** START OF Data rows **

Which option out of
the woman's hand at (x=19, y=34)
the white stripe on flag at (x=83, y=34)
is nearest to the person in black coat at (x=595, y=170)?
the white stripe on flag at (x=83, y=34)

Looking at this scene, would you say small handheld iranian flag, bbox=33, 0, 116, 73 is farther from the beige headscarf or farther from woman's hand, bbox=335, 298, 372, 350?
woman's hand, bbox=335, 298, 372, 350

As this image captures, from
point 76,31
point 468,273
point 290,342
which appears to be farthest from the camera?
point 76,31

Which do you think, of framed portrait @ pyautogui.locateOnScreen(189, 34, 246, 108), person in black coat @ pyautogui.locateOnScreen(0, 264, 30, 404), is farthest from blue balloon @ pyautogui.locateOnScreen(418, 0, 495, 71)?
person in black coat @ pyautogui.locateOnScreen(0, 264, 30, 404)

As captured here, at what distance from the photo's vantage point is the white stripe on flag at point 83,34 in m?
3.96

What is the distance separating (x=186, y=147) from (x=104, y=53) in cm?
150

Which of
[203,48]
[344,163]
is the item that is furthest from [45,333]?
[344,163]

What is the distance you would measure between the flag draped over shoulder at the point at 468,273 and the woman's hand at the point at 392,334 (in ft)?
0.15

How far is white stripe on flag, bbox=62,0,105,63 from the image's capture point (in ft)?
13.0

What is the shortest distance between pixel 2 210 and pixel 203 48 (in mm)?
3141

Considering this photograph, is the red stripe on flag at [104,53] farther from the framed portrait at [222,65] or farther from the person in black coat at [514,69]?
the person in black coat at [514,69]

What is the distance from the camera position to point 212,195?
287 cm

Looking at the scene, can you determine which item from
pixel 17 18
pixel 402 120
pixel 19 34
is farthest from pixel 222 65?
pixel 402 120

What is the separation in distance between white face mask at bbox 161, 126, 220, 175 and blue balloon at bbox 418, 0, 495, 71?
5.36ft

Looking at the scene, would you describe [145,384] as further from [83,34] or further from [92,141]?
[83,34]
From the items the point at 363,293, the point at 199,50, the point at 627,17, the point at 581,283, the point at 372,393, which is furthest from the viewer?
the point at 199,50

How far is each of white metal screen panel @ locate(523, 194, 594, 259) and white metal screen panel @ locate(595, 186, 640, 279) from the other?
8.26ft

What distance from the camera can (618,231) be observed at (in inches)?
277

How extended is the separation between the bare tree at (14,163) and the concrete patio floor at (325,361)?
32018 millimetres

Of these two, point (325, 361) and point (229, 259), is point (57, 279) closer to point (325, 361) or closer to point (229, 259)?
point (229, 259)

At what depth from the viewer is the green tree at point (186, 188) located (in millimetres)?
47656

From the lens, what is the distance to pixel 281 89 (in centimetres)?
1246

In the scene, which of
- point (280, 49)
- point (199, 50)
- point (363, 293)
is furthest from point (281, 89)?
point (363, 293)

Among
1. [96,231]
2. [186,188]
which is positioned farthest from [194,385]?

** END OF Data rows **

• [Task details] Reproduce only the lines from the line containing "How far is each" to the last line of the material above, both of those lines included.

• [Reply to the exercise]
How far is each of white metal screen panel @ locate(523, 194, 594, 259) and white metal screen panel @ locate(595, 186, 640, 279) from the other?
8.26ft

What distance from the camera can (618,231) be observed at (in inches)?
277

How extended is the separation between the bare tree at (14,163) and the concrete patio floor at (325,361)?
32018 millimetres

Of these two, point (325, 361) and point (229, 259), is point (57, 279) closer to point (325, 361) or closer to point (229, 259)?
point (229, 259)

At what depth from the viewer is the green tree at point (186, 188) located (in millimetres)?
47656

From the lens, what is the distance to pixel 281 89 (in centimetres)?
1246

In the scene, which of
- point (280, 49)
- point (199, 50)
- point (363, 293)
is furthest from point (281, 89)?
point (363, 293)

Among
1. [96,231]
2. [186,188]
which is positioned farthest from [194,385]?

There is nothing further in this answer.